Once all of the apparatus is properly dried (using a flame or Bunsen burner) the reaction can begin. First 22.0 mmol of dry bromobenzene is added to an Erlenmeyer flask and it is dissolved in 5 ml of anhydrous diethyl ether. The solution is then transferred to a seperatory funnel and stopper. It is important to have also added iodine to the bromobenzene solution. Iodine serves two purposes; iodine acts as an indicator when the magnesium begins to react with bromobenzene, and it rarely acts as an activator by sometimes being able to clean the surface of the magnesium exposing a fresh surface to redox chemistry.  Since the apparatus has been set up for addition under reflux conditions, you must have the magnesium in the reaction flask directly below the seperatory addition funnel containing the bromobenzene and iodine solution. Once the bromobenzene solution is added to the magnesium in the reaction flask the reaction begins to take place and the Grignard reagent forms (note that the Grignard reagent has the formula R-Mg-X where X is a halogen, and R is an alkyl or aryl (based on a benzene ring) group). A positive indicator for the initiation of the Grignard reaction is that the iodine colour will begin to go away, the solution will begin to get hot and there will be bubbling, at this point there was the formation of a cloudy precipitate.  This reaction is very exothermic so the reaction will boil on its own without the aid of a hot plate or open flame.

After the reaction has reached completion, the second step in forming triphenylmethanol would be to react the Grignard reagent with (Phenylmagnesium Bromide) with Benzophenone.  20.0 mmol of benzophenone is dissolved in 10 ml anhydrous diethyl ether in a dry Erlenmeyer flask and then placed in the seperatory addition funnel.  This solution is then added drop by drop into the reaction mixture flask (containing the Grignard reagent) and this mixture should be shaken throughout the process. At this stage the solution begins to turn a pinkish red. Once all of the benzophenone solution has been added, the mixture is then heated in a bath under reflux for 10 to 15 minutes.

Once the reaction mixture has cooled, 5 ml of water is added drop by drop and then 15 ml of hydrochloric acid and ethyl ether. The reaction must be stirred until all solid in the solution has been broken up and dissolved.

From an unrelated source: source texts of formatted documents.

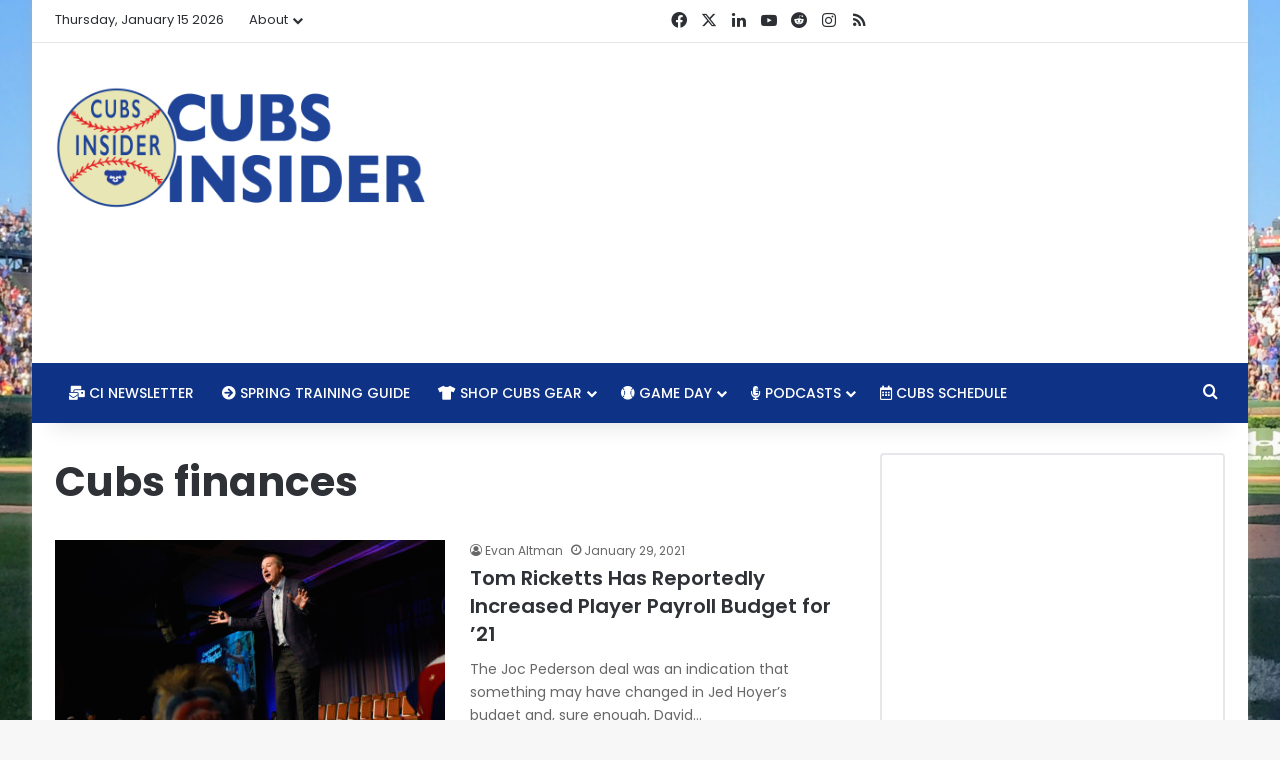

--- FILE ---
content_type: text/html; charset=utf-8
request_url: https://www.google.com/recaptcha/api2/aframe
body_size: 269
content:
<!DOCTYPE HTML><html><head><meta http-equiv="content-type" content="text/html; charset=UTF-8"></head><body><script nonce="xKXIZ_dYBbLjUGur1HbHuw">/** Anti-fraud and anti-abuse applications only. See google.com/recaptcha */ try{var clients={'sodar':'https://pagead2.googlesyndication.com/pagead/sodar?'};window.addEventListener("message",function(a){try{if(a.source===window.parent){var b=JSON.parse(a.data);var c=clients[b['id']];if(c){var d=document.createElement('img');d.src=c+b['params']+'&rc='+(localStorage.getItem("rc::a")?sessionStorage.getItem("rc::b"):"");window.document.body.appendChild(d);sessionStorage.setItem("rc::e",parseInt(sessionStorage.getItem("rc::e")||0)+1);localStorage.setItem("rc::h",'1768461065510');}}}catch(b){}});window.parent.postMessage("_grecaptcha_ready", "*");}catch(b){}</script></body></html>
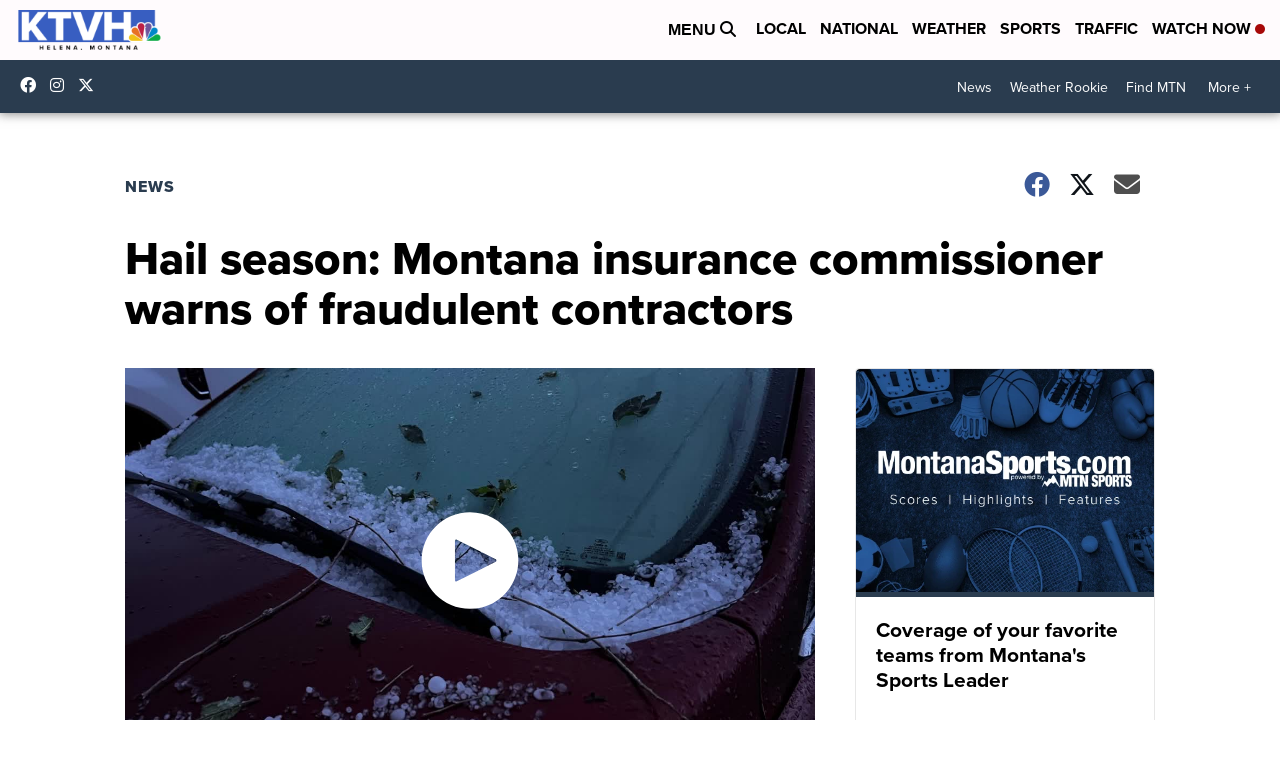

--- FILE ---
content_type: application/javascript; charset=utf-8
request_url: https://fundingchoicesmessages.google.com/f/AGSKWxWhcVIORGG4kXCb5o7c-5B359mu1prbgyPGogW2mtTm0P3JoXufotyIw4WmqxqMqEKi0LT8OZIvxf8PXr-jxYP3xTsIgfQGIEZ8JqaprNyKEUewcu5xs2Eg0JiARQ3tBaJZsSBcDO4IwTDvmy-TkybGu6UCnEl7ZU-VNTt_qcooDs7pCVVIeUkIbqx_/_/adiframem2./ads/xtcore./adrequestvo./ad_medium_/ads-300-
body_size: -1293
content:
window['bee6622b-194d-486e-b8e3-359b34ab6b96'] = true;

The final step in this part of the experiment is separation.  There was some undissolved magnesium so to get rid of the magnesium, gravity filtration is used.  After this, the reaction mixture is transferred to a seperatory funnel where it is gently shaken and the layers are mixed. The aqueous layer is then discarded and the ether layer is washed with 15 ml of sodium bicarbonate. After evaporation a solid residue remains and can be dissolved using 10 ml of hexane. The product is the vacuum filtered and collected.

The product is then recrystallized from a 2:1 mixture of hexanes, product is then weighed and the melting point was recorded to be 151 degrees Celsius. This is extremely close to the theoretical melting point of 164 degrees for triphenyl methanol. The reason why it was not exactly the same is because the product contained some impurities.

The second part of the experiment is to prepare Trityl Fluoborate from the triphenyl methanol produced in the first part of the lab. 1.0g of triphenyl methanol product is mixed with 7.0 ml of acetic anhydride in an Erlenmeyer flask (the solution is clear with white granules). 1.0 ml of fluoboric acid is added and the mixture is then cooled for 15 minutes, the solution is no longer clear and will turn a brown orange colour. This product is then collected via vacuum filtration and then is air dried.

To conclude, our results show that triphenyl methanol was formed or at least a derivate of it. The melting point of 151 °C is close to 161°C but due to impurities in the product, the recorded temperatures were off. IR spec analysis did show the presence of an alcohol and sp3 carbon as well as aromaticity but the results from the IR alone would not be enough to confirm the compound. It is a combination of both melting point and IR Spec analysis that has confirmed the product to be triphenyl methanol.